BEGIN

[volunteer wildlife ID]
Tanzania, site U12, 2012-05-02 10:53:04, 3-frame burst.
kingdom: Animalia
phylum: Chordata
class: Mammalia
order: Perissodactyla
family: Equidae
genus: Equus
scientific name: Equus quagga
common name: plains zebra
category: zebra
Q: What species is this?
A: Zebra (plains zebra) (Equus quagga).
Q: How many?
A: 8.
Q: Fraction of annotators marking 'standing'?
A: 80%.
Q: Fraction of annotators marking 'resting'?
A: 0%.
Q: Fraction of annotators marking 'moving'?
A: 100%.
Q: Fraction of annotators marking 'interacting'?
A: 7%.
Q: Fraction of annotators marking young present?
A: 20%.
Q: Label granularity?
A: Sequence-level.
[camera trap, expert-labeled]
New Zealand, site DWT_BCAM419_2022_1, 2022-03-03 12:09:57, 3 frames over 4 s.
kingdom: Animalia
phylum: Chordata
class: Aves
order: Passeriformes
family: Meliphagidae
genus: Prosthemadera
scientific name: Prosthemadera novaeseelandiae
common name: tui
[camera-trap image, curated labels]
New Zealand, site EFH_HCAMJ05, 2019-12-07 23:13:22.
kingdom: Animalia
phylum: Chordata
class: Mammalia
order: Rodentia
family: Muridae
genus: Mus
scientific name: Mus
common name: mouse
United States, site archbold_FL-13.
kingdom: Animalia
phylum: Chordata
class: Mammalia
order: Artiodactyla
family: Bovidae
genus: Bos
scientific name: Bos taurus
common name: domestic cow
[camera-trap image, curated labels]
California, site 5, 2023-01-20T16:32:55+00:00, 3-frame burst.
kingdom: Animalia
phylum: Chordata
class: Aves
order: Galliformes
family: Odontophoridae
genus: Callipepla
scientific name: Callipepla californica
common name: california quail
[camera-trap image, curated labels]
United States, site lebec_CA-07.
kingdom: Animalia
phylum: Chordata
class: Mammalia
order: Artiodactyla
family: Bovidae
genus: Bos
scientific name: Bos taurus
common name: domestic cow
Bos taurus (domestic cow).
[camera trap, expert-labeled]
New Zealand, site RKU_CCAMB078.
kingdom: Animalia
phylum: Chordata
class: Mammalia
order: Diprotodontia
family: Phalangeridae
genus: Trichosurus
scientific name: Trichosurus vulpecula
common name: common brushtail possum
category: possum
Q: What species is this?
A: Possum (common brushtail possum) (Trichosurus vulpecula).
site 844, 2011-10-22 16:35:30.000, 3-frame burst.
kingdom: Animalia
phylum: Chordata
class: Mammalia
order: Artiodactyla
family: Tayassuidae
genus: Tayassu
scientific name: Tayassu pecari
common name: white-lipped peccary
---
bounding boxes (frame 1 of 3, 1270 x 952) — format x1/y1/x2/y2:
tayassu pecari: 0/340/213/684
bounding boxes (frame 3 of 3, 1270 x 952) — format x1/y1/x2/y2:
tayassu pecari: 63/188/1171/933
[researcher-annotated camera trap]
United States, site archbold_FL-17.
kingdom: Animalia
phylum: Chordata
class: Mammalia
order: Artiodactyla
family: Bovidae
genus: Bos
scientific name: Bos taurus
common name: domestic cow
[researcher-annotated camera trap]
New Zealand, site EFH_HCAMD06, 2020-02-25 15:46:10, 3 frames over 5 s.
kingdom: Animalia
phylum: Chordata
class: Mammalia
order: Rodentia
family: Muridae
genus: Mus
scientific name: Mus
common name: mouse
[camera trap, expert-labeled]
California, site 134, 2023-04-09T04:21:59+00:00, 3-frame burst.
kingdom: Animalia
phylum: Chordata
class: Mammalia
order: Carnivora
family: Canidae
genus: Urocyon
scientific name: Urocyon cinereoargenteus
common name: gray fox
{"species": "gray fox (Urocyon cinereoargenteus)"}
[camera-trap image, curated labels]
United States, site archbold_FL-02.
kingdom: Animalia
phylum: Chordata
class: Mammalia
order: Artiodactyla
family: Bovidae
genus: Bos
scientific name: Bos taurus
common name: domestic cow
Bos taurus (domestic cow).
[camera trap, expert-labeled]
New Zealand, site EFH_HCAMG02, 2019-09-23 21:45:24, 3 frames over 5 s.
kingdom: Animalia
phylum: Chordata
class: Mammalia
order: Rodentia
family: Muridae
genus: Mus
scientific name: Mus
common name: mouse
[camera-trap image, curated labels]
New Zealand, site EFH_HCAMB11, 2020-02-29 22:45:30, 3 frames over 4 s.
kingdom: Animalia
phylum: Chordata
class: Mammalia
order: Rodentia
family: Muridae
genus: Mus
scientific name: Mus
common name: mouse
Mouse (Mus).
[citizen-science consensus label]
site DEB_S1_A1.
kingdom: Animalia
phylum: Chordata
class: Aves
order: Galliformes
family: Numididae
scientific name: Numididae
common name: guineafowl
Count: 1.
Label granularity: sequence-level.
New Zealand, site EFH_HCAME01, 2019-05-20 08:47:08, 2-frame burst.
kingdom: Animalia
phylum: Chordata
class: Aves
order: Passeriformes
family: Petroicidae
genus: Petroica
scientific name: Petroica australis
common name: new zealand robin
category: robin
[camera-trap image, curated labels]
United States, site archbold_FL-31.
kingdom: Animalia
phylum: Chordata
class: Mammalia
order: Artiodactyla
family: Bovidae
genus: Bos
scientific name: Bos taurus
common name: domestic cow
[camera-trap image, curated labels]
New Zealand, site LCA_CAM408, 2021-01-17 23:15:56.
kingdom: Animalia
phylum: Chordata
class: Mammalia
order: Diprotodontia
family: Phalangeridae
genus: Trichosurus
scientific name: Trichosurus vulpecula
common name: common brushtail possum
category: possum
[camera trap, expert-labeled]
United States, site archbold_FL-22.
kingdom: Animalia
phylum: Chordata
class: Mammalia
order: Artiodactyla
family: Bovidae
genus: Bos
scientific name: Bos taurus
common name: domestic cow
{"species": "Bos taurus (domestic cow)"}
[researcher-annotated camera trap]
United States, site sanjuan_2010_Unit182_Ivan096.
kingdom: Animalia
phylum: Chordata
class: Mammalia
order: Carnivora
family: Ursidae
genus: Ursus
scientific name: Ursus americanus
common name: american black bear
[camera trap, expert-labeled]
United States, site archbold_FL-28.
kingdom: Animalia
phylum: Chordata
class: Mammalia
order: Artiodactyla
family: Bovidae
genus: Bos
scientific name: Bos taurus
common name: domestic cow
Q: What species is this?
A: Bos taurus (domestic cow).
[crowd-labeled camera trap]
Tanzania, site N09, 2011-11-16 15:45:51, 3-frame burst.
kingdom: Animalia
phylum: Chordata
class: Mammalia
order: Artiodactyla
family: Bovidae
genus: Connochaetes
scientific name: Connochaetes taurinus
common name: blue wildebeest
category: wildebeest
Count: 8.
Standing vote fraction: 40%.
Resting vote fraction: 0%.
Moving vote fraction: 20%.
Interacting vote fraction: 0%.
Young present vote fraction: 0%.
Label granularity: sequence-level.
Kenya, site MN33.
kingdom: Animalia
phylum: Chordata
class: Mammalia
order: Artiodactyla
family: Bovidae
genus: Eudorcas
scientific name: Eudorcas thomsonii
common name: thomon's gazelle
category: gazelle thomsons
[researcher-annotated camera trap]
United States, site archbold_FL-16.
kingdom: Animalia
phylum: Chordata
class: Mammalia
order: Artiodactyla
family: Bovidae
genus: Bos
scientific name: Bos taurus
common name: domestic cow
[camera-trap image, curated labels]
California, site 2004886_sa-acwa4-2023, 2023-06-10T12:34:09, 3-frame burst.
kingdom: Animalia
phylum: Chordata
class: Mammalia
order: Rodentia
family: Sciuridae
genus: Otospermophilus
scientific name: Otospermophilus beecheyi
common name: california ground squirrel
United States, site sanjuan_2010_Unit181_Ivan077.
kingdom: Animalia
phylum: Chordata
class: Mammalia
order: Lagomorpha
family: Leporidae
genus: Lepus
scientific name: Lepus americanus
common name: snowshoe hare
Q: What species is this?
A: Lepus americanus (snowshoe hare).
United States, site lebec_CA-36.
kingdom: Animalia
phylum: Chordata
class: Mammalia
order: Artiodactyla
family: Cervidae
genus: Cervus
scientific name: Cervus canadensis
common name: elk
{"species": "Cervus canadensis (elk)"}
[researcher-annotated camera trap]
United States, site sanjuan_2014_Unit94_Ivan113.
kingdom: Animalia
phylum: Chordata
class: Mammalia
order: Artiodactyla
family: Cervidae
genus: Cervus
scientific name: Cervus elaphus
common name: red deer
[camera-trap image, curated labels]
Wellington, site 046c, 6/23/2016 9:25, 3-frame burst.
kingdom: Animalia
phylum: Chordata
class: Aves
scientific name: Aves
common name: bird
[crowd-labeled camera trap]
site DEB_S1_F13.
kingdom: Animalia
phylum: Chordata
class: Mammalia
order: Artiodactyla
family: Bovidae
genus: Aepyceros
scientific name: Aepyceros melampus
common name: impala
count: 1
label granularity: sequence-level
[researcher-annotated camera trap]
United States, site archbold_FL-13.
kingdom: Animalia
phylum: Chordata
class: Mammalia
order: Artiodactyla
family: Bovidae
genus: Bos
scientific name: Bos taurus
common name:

END

**Task item**
Please copy each line of the material that has the string "frames" somewhere in it.

**Response for this exercise**
New Zealand, site DWT_BCAM419_2022_1, 2022-03-03 12:09:57, 3 frames over 4 s.
New Zealand, site EFH_HCAMD06, 2020-02-25 15:46:10, 3 frames over 5 s.
New Zealand, site EFH_HCAMG02, 2019-09-23 21:45:24, 3 frames over 5 s.
New Zealand, site EFH_HCAMB11, 2020-02-29 22:45:30, 3 frames over 4 s.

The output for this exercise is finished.